_What to work on_
The answer must be an exact copy of the lines from the one holding "class: Mammalia" through the final line of the entries, and nothing else.

'''

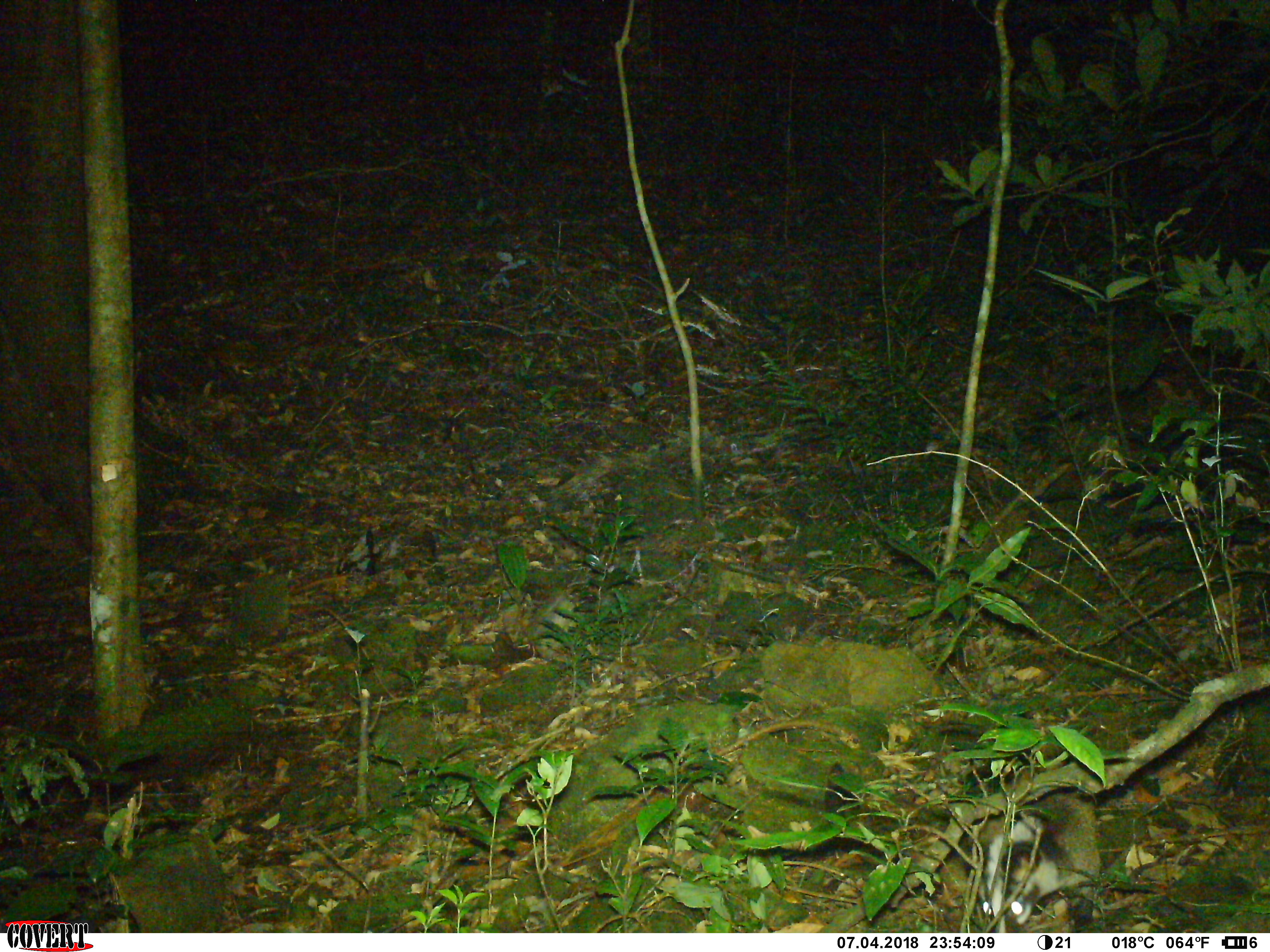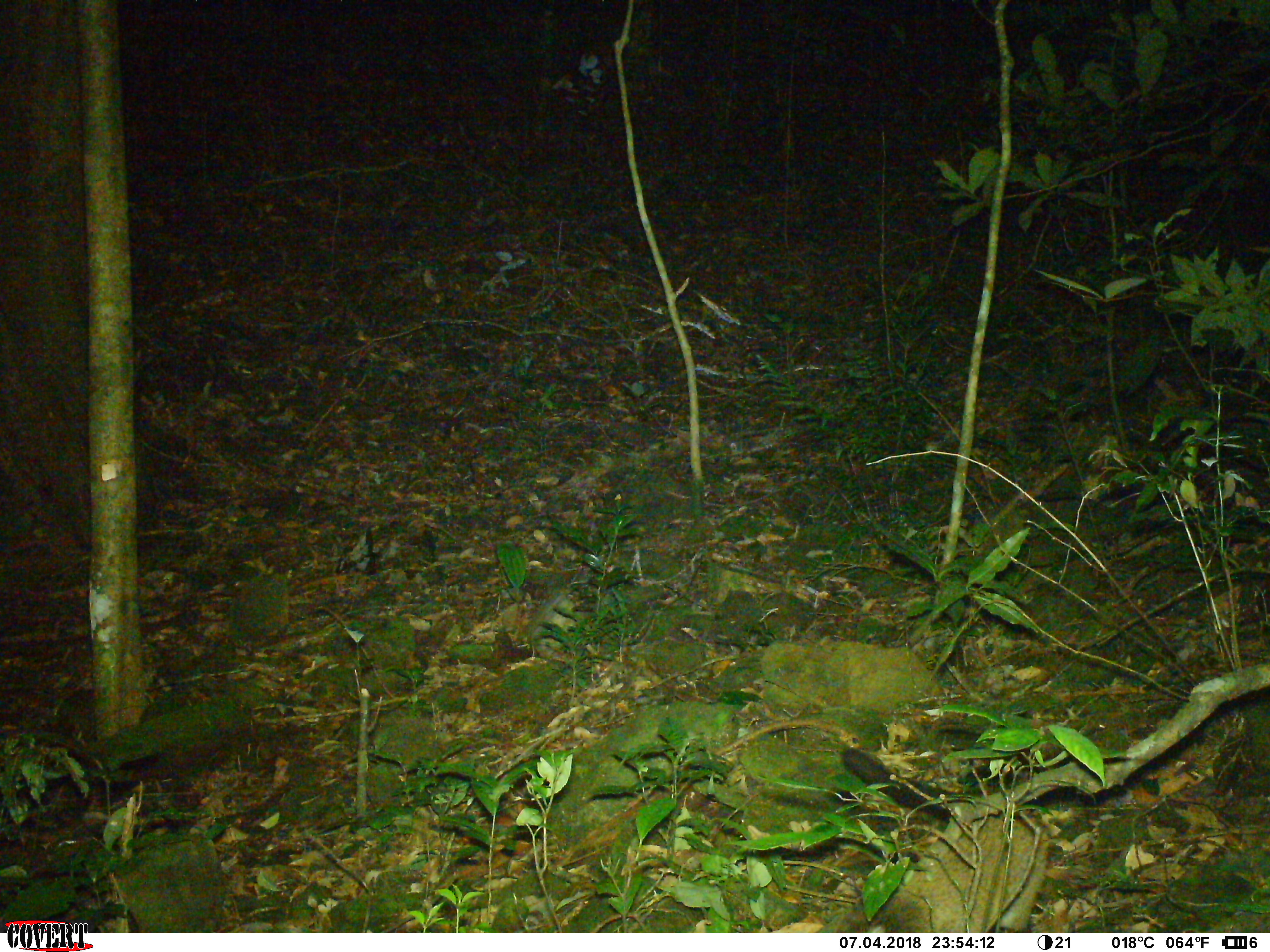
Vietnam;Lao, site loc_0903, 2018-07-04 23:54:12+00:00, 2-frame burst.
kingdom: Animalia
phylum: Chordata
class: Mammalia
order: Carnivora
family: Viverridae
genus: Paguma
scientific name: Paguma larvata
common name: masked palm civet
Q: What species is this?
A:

'''

_Answer to this problem_
class: Mammalia
order: Carnivora
family: Viverridae
genus: Paguma
scientific name: Paguma larvata
common name: masked palm civet
Q: What species is this?
A:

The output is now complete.